Scraped caption text data
####

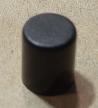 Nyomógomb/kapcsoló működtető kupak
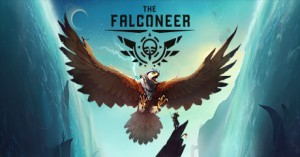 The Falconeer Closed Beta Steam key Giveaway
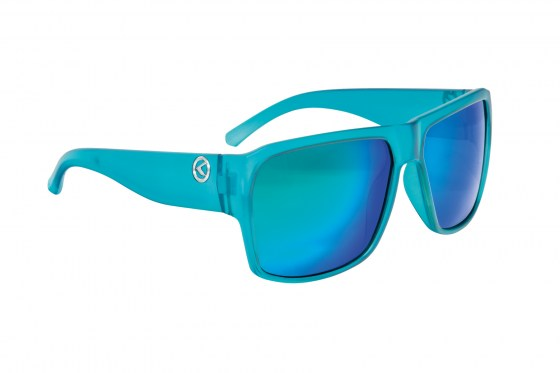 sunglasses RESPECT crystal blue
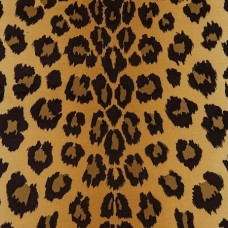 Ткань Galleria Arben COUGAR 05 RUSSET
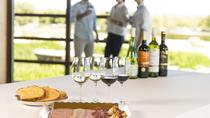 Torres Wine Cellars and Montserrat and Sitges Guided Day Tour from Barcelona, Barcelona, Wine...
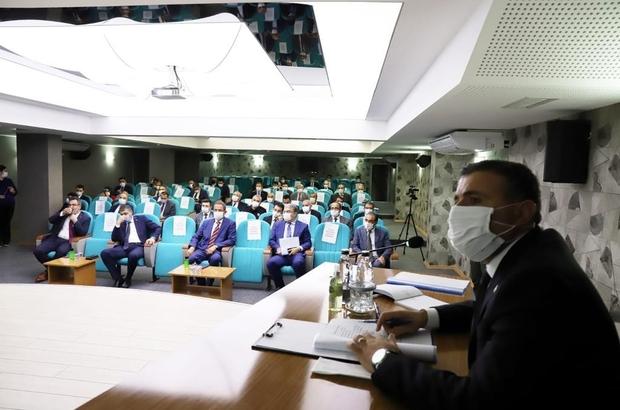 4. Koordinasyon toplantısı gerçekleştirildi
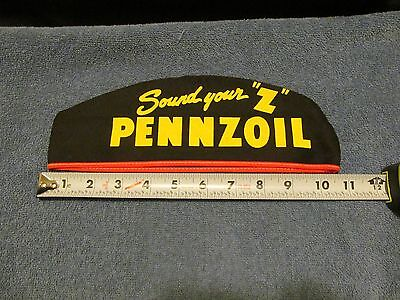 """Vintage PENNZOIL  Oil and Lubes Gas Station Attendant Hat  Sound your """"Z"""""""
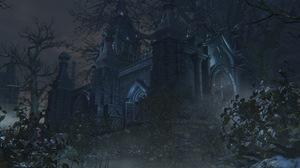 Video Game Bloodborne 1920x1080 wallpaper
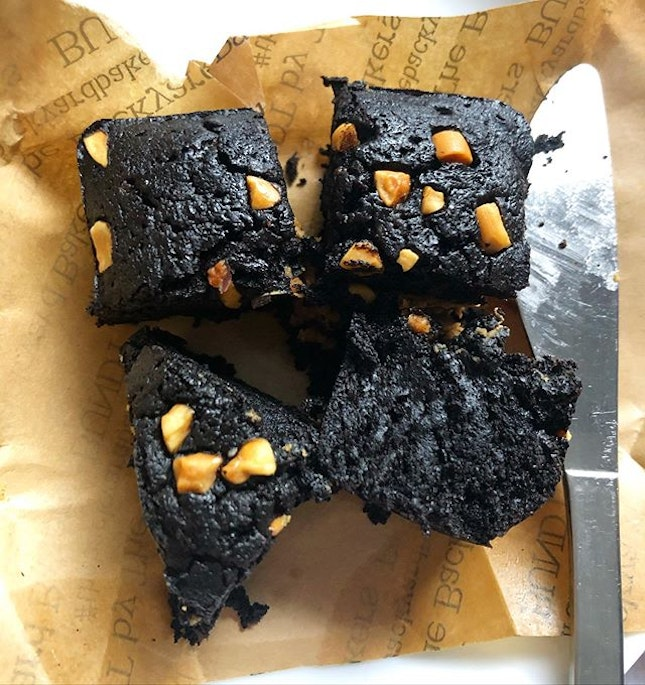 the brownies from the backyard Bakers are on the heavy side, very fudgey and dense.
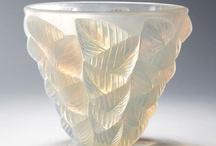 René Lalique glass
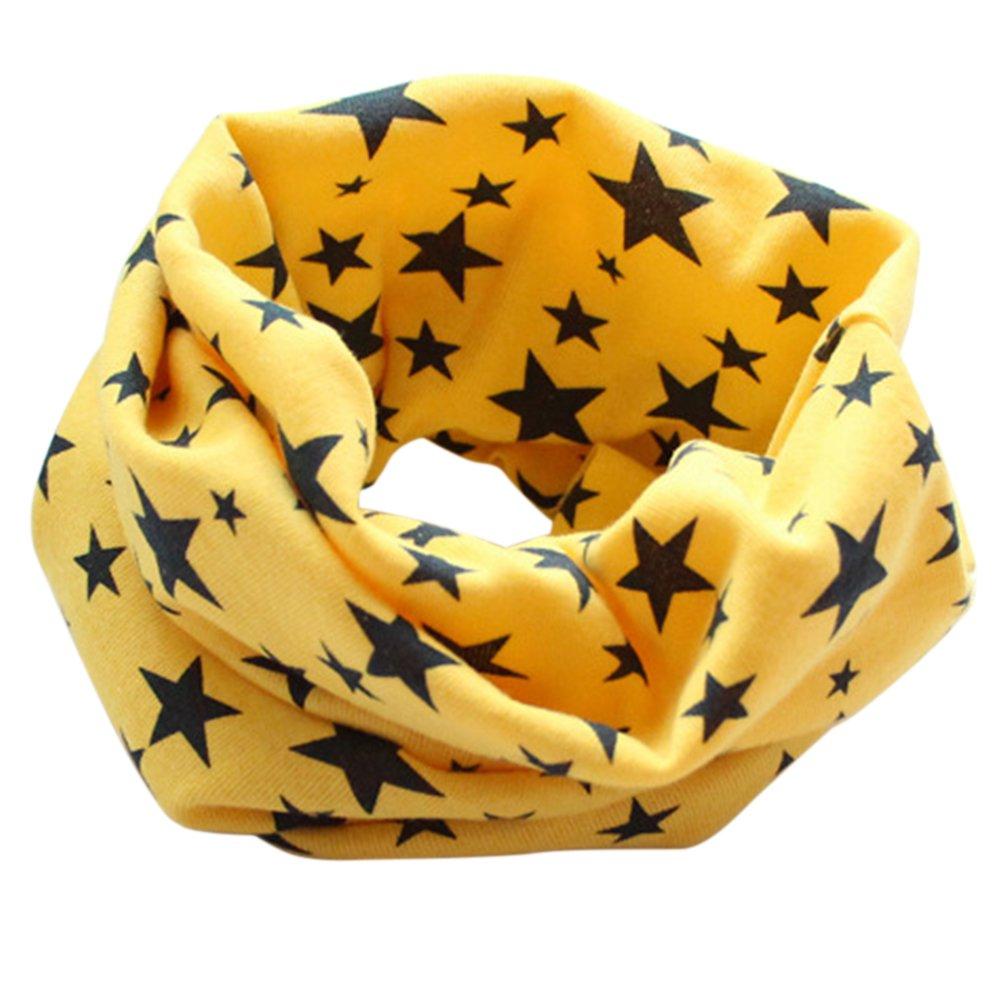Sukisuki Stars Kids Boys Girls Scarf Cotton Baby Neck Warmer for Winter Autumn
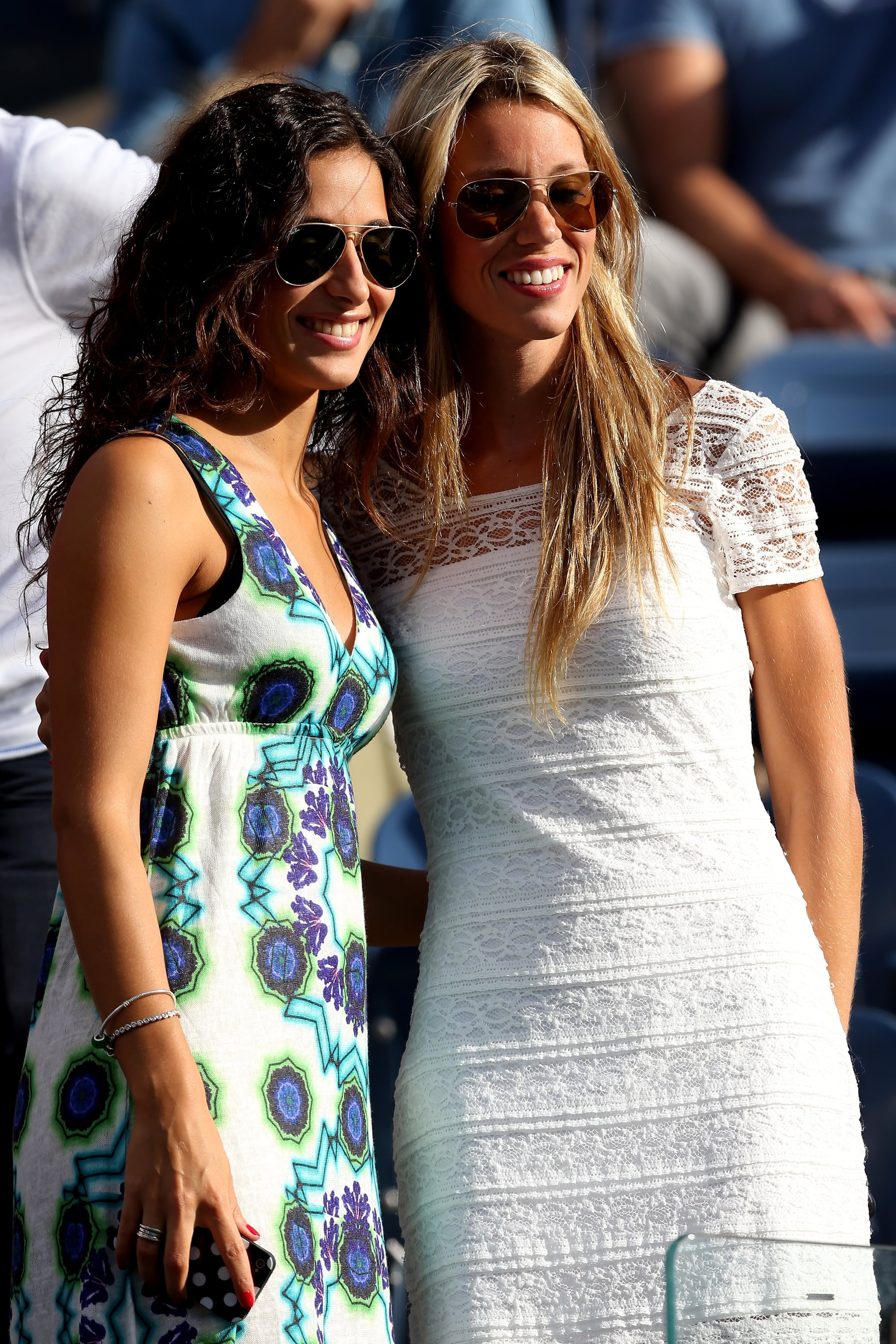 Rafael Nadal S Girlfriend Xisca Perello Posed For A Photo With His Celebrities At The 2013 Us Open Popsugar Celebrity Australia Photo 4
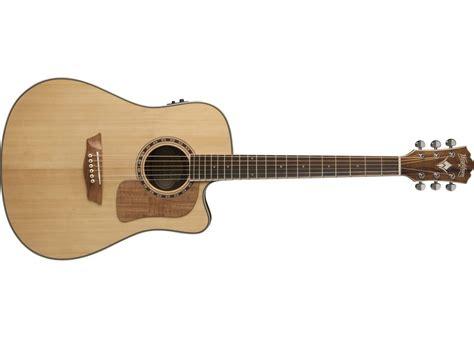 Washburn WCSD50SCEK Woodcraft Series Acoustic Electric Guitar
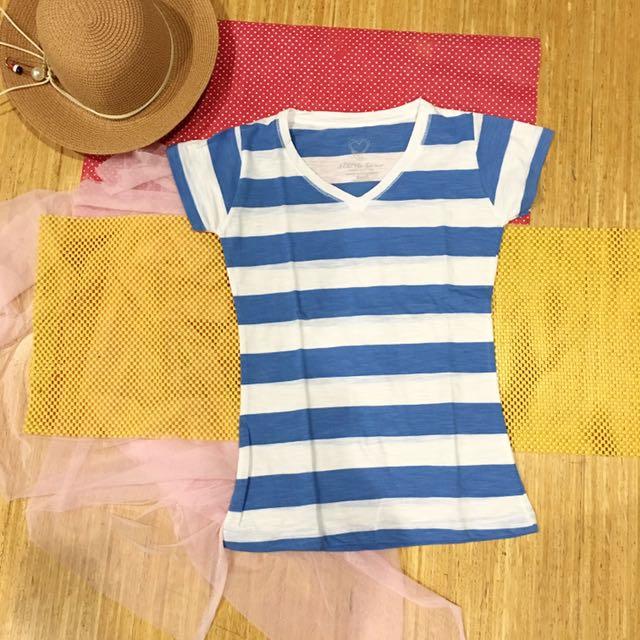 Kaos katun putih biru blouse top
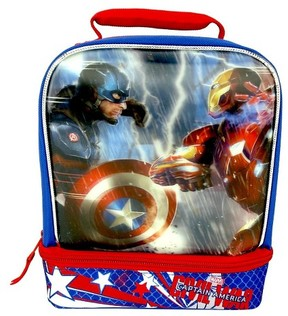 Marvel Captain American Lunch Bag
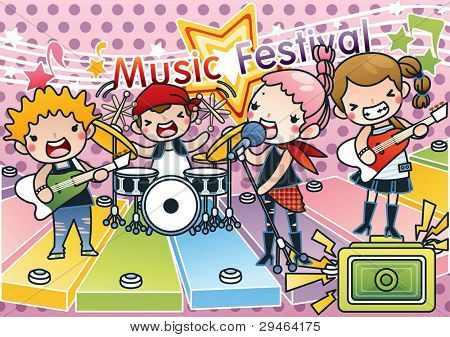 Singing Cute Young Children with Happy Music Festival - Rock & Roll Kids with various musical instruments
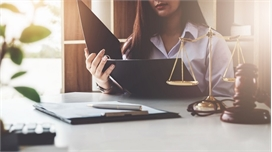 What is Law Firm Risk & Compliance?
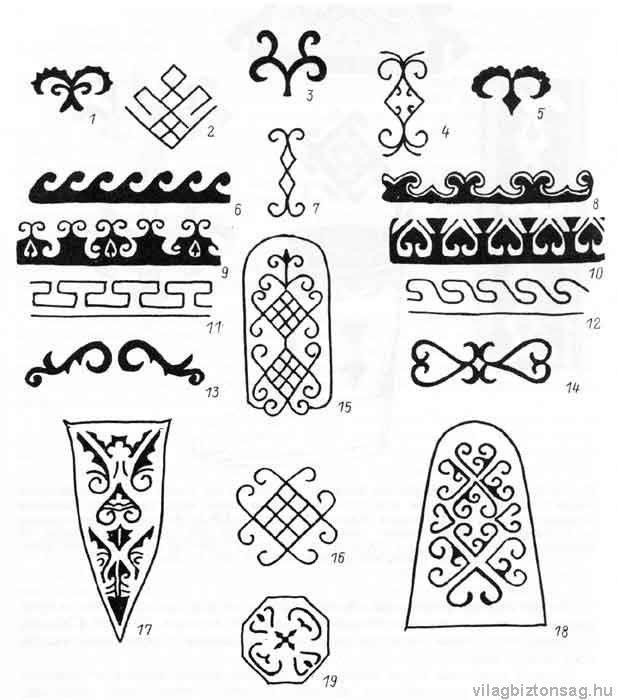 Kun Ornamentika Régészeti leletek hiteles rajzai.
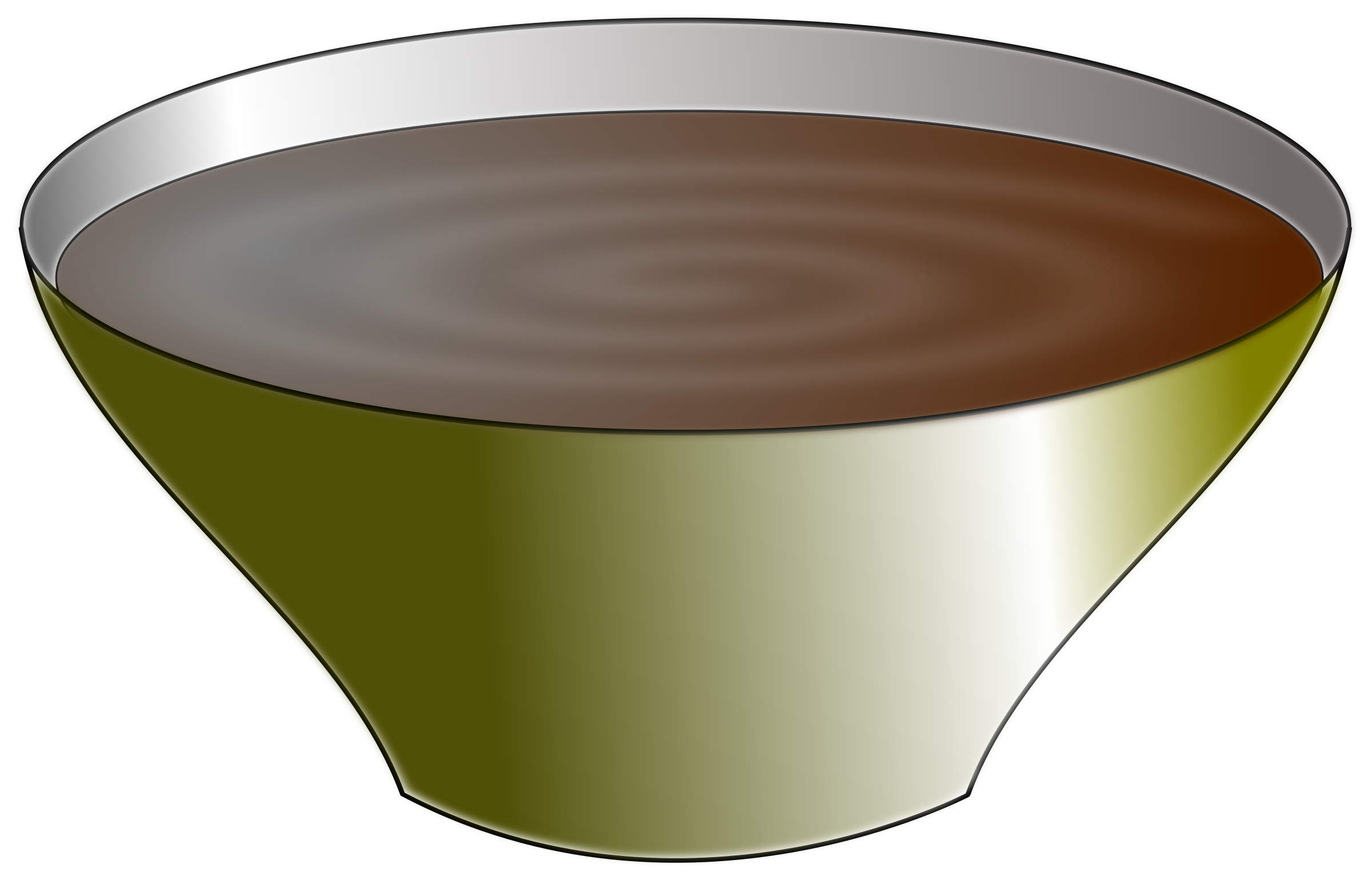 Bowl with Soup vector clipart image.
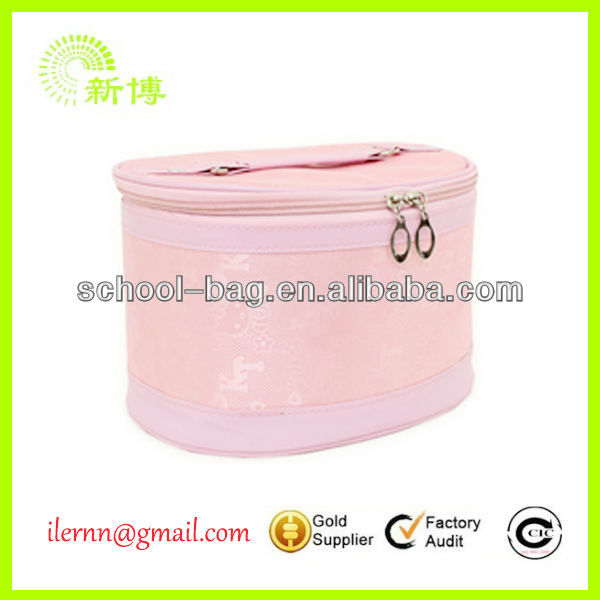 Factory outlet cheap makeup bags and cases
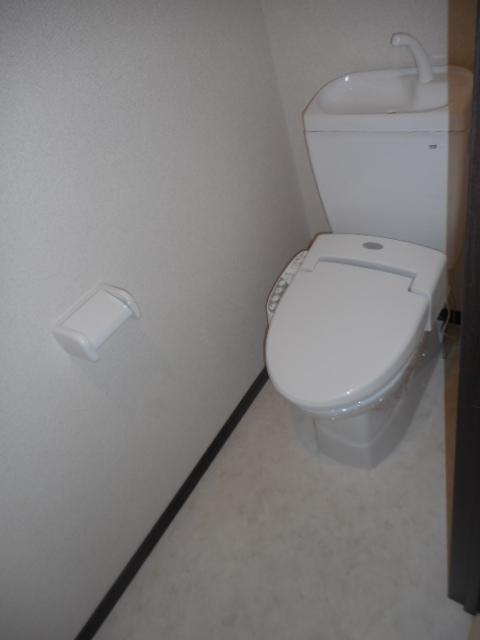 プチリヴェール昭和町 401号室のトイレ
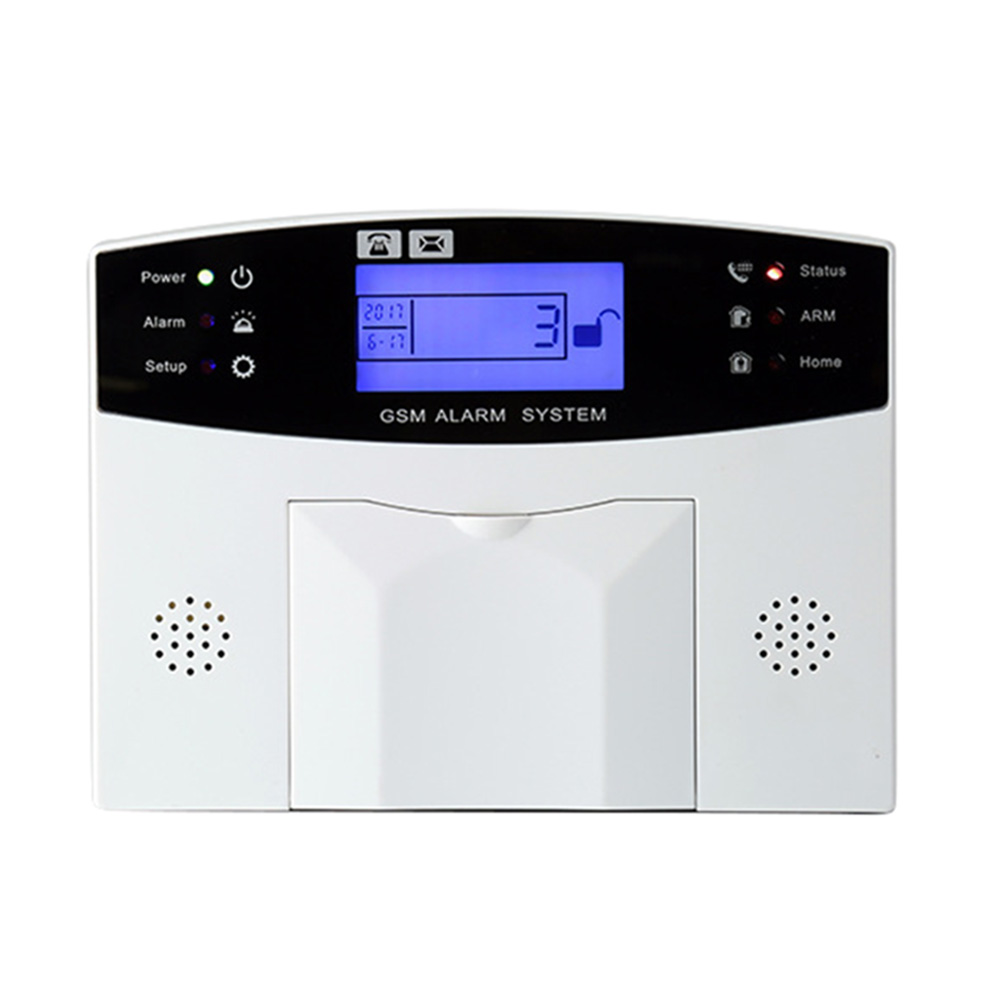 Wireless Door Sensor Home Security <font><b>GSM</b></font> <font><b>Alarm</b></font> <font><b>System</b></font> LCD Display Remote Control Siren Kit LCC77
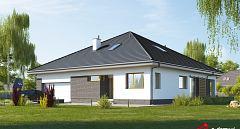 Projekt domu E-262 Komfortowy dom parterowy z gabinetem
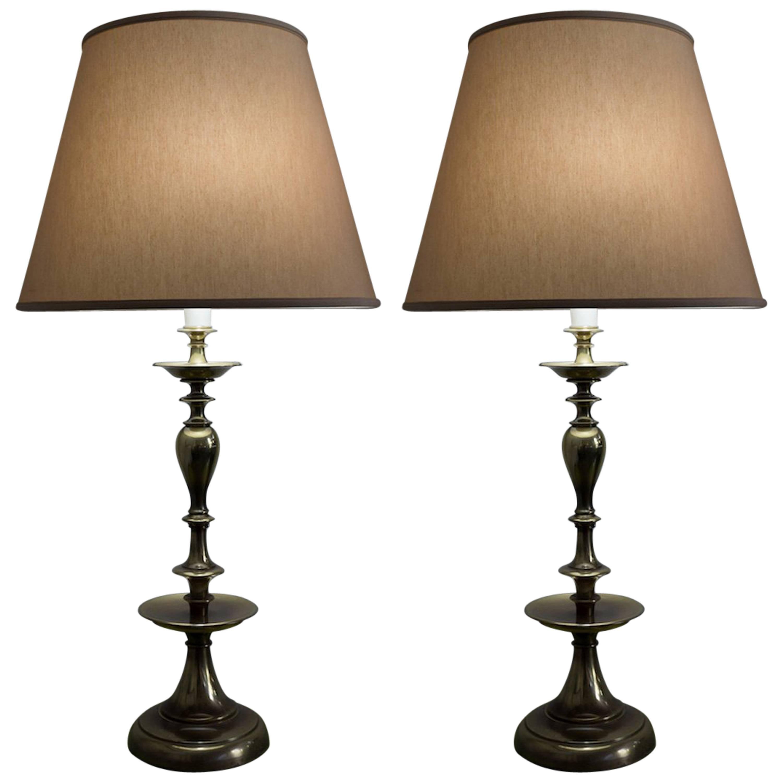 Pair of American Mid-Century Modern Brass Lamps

####

Task statement
Your copy should hold exactly the lines from the one with "Bowl with Soup vector clipart image." through the final line of the records, both ends included, and no pictures.

Exercise solution
 Bowl with Soup vector clipart image.
 Factory outlet cheap makeup bags and cases
 プチリヴェール昭和町 401号室のトイレ
 Wireless Door Sensor Home Security <font><b>GSM</b></font> <font><b>Alarm</b></font> <font><b>System</b></font> LCD Display Remote Control Siren Kit LCC77
 Projekt domu E-262 Komfortowy dom parterowy z gabinetem
 Pair of American Mid-Century Modern Brass Lamps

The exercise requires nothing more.